Relative Grounds For Refusal Of Registration
According to Section 11 (1) of the Trade Marks Act, 1999, a trademark shall not be registered if, because of its identity or similarity with earlier trademarks, there exists a likelihood of confusion on the part of the public, which included the likelihood of association with the earlier trademark. “earlier trademark” as explained in the Explanation of Section 11 is “a registered trademark…which has a date of application earlier than that of the trademark in question, taking account, where appropriate, of the priorities claimed in respect of the trademarks”. It includes an earlier registered trademark and a prior pending application as well.
- Identical Trademarks
A mark is identical with the trademark where it reproduces without any modification or additions, all elements constituting the trademark, or where, viewed as a whole trademark, it contains differences so insignificant that they may go unnoticed by an average consumer.
- Similarity of Marks
The term similarity of marks is to be construed as “deceptively similar”, which means so nearly resembling the other mark so as to deceive or cause confusion.
- Likelihood of Confusion
For likelihood of confusion to exist, it must be probable. It is not necessary that actual confusion has arisen or should arise in the mind of average consumer or the public.
The three most relevant factors for examination of trademark applications will usually be:
- The similarities and differences between the respective trademarks,
- How distinctive the earlier trademark is, and
- The degree of similarity between the respective goods or services.
General rules for comparison of marks:
- The trademark must be considered as a whole. It is not right to take a part of the trademark and compare it with a part of another trademark.
- No meticulous or letter by letter comparison is required. Side by side comparison is not the correct test.
- Comparison should be made from the point of view of a person of average intelligence and of imperfect recollection.
- The overall structural, visual and phonetic similarity of the idea in the two marks and the fact as to whether it is reasonable likelihood to cause confusion should be taken into account.
Additional precautions required where the goods are medicinal preparations
“Exact judicial scrutiny is required if there is a possibility of confusion over marks on medicinal products because the potential harm may be far direr than that in confusion over ordinary consumer products”.

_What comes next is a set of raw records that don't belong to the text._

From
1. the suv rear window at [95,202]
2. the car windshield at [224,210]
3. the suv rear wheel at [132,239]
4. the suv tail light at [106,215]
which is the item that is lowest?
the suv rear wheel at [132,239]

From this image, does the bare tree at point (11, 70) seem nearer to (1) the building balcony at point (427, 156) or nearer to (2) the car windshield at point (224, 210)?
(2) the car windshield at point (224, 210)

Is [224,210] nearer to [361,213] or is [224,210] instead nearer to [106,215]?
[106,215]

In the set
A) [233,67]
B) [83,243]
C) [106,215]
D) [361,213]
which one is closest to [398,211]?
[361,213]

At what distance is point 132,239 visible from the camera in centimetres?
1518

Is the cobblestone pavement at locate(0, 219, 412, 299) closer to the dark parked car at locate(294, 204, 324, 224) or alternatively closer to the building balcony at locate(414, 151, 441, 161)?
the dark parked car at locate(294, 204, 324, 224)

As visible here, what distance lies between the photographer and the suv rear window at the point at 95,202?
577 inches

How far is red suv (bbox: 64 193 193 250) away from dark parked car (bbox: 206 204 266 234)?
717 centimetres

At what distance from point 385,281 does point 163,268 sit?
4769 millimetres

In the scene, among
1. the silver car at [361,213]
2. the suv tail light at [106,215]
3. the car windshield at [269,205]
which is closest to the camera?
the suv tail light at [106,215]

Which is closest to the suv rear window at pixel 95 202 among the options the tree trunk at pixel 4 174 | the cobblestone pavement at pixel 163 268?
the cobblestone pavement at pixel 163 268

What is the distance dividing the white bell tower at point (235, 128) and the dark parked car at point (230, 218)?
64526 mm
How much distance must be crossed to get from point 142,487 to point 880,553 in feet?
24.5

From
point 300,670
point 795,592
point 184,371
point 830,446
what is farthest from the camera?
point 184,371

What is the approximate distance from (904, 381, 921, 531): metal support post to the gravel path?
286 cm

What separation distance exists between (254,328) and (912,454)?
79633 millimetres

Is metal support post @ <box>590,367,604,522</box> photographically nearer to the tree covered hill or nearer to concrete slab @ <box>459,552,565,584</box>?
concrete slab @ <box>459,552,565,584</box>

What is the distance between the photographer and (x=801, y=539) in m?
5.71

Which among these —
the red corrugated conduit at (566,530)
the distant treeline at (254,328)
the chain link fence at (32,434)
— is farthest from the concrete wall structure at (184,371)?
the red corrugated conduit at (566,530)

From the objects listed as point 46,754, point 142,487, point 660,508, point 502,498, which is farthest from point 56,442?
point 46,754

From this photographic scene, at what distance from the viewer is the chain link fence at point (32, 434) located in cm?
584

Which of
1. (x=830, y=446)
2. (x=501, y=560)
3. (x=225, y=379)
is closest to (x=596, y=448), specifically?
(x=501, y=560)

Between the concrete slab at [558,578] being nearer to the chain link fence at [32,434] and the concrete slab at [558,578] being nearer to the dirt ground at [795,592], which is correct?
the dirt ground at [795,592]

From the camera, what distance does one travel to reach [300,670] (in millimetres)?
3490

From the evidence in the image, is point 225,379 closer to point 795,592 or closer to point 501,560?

The search of same/ similar trademarks is performed through the Trade Marks System. The system enables the examiner to make search with three modes: word mark search, phonetic search and device mark search. The system automatically selects the class for search of earlier trademarks as per the application filed.
All trademarks consisting of any figurative elements are codified as per the International Classification of the Figurative Elements of Marks (commonly known as the ‘Vienna Codification’). In this mode, the examiner has to put the correct Vienna code and the system will fetch all trademarks bearing that Vienna code. In case same/similar earlier marks belong to the applicant himself, the examiner selects such marks as associated marks.
If an application for registration of trademark is filed and it comes in the examination report, prepared by the examiner, that it meets any of the grounds for refusal of trademark as mentioned above, the application will be rejected or will be subjected to objection.
The objection raised by the examiner in the examination report then goes to the Supervising Officer and if he accepts the report, it will be sent to the applicant, though email, for further action. The supervising officer might return the report with suggestions if he feels re-examination should be done of the application. If an objection is raised or the application is rejected, the applicant may file another application keeping in mind the grounds for refusal of registration.